→ **PAGE EXTRACT**
- Opening Delimiter -
Bitmovin website and dashboard are down - Services work properly
Incident Report for Bitmovin Inc
Postmortem

Summary

A kubernetes API version incompatibility caused a proxy component to fail. This led to an outage of the public website, dashboard, demos and documentation pages. The engineering team identified the problem and implemented a fix by bringing up a replacement proxy.

Date

The incident occurred on February 27, 2023 between 15:40 and 18:54. All times are in UTC.

Root Cause

Bitmovin uses a reverse proxy in front of the public website, dashboard, docs and demo pages. The technology used for this proxy are multiple instances of a Nginx Kubernetes Ingress Controller. The Kubernetes cluster on which these instances were running, was automatically upgraded to a newer version by our Cloud Provider. This newer version also deprecated APIs that were required for the operation of the proxy (Nginx-Ingress-Controller). This caused the proxy to fail to restart and thus no traffic could be served to properties residing under https://bitmovin.com/*

Implications

The public website https://bitmovin.com and the web applications hosted on that domain (dashboard, docs and demo pages) were not reachable and could not be used by customers. Our API, analytics and player licensing were not affected.

Remediation

After identifying the issue the engineering team started with multiple approaches to fix the problem. The most viable solution was shortly selected and the team started to bring up a new proxy instance outside the cluster. Step by step the applications were configured again in the proxy and checked for correct operation and monitored.

Timeline

2023-02-27 15:40
Internal monitoring alerted the teams about the incident.‌

2023-02-27 15:48
The Engineering team started investigating the incident.

2023-02-27 16:00
The faulty proxy component was identified and the engineering team started attempts to upgrade to a compatible version of Nginx Kubernetes Ingress Controller.

2023-02-27 17:13
Attempts to upgrade the existing proxy component were abandoned and the engineering team started provisioning a bare-metal Nginx reverse proxy to resolve the situation.

2023-02-27 17:48
The Bitmovin Dashboard was online again.

2023-02-27 18:20
The Bitmovin Website and the demo pages were available again.

2023-02-27 18:41
The Bitmovin documentation was available again. The Engineering team kept monitoring.‌

2023-02-27 18:54
The incident was resolved.
- Closing Delimiter -
→ **COLLECTED MATERIAL**
- Opening Delimiter -
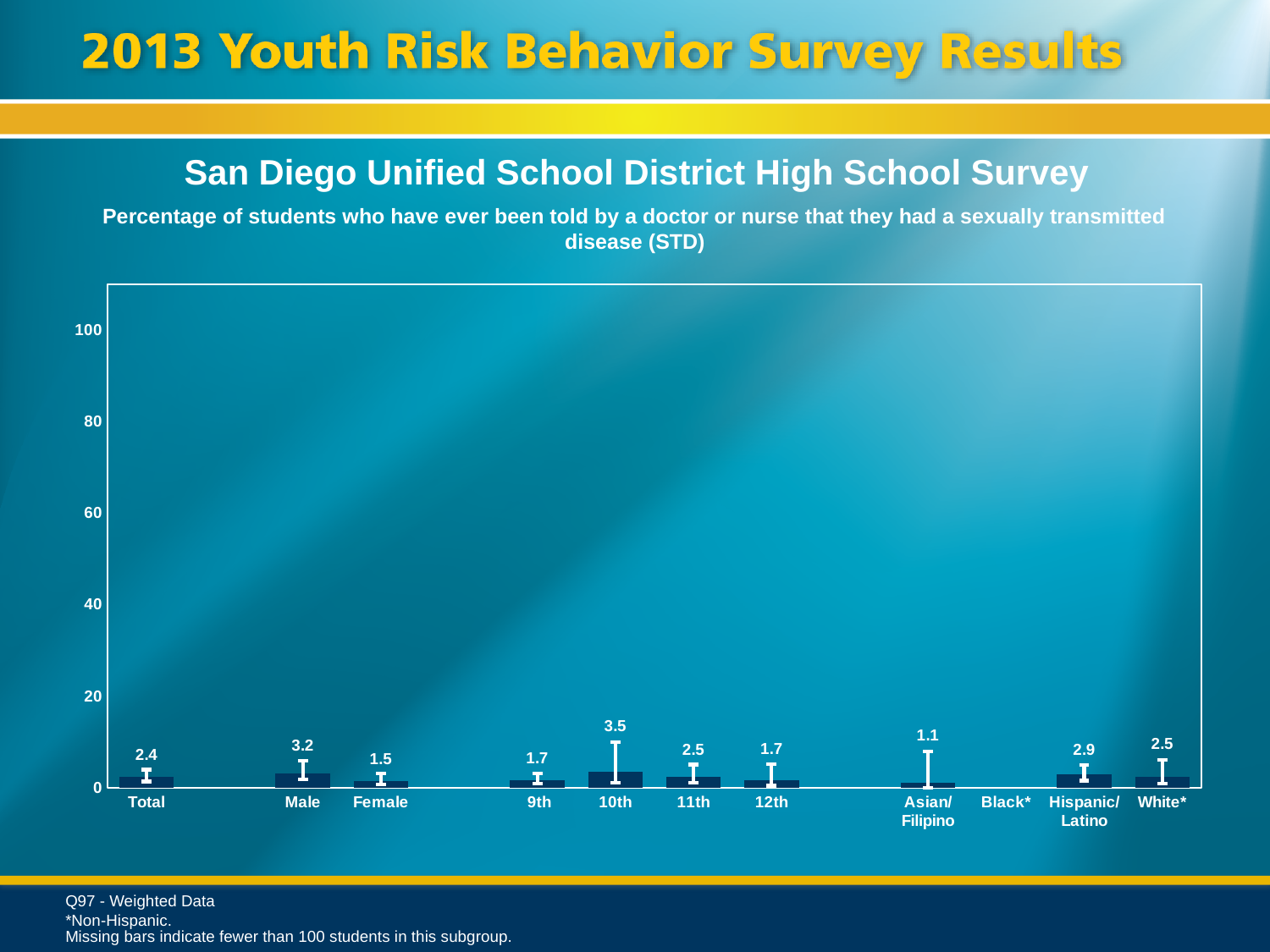
Which category has the highest value? 10th Which category has no bar plotted? Black* What is the value for Asian/Filipino? 1.1 What is the difference between the Male and Female values? 1.7 Which category with a plotted bar has the lowest value? Asian/Filipino Which is larger, the value for 11th grade or 12th grade? 11th Is the value for Hispanic/Latino greater or less than 20? less What kind of chart is shown? bar chart What is the value for Male? 3.2 How many categories are labeled on the x axis? 11 What is the value for Total? 2.4 What is the value for 10th grade? 3.5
- Closing Delimiter -
→ **PROMPT A**
Say whether each statement agrees with the incident report: (i) the API, analytics and player licensing kept working during the outage; (ii) the engineering team upgraded the Kubernetes cluster by hand; (iii) the replacement proxy was set up inside the cluster. Answer yes or no for each, and quote the words of the report that decide it.
→ **PROMPT B**
Rewrite the passage of the incident report that begins at the words "Implications" and stops after "were not affected.", changing "customers" to "users".

→ **FINAL ANSWER A**
(i) Yes: "Our API, analytics and player licensing were not affected."
(ii) No: "was automatically upgraded to a newer version by our Cloud Provider."
(iii) No: "bring up a new proxy instance outside the cluster."

→ **FINAL ANSWER B**
Implications

The public website https://bitmovin.com and the web applications hosted on that domain (dashboard, docs and demo pages) were not reachable and could not be used by users. Our API, analytics and player licensing were not affected.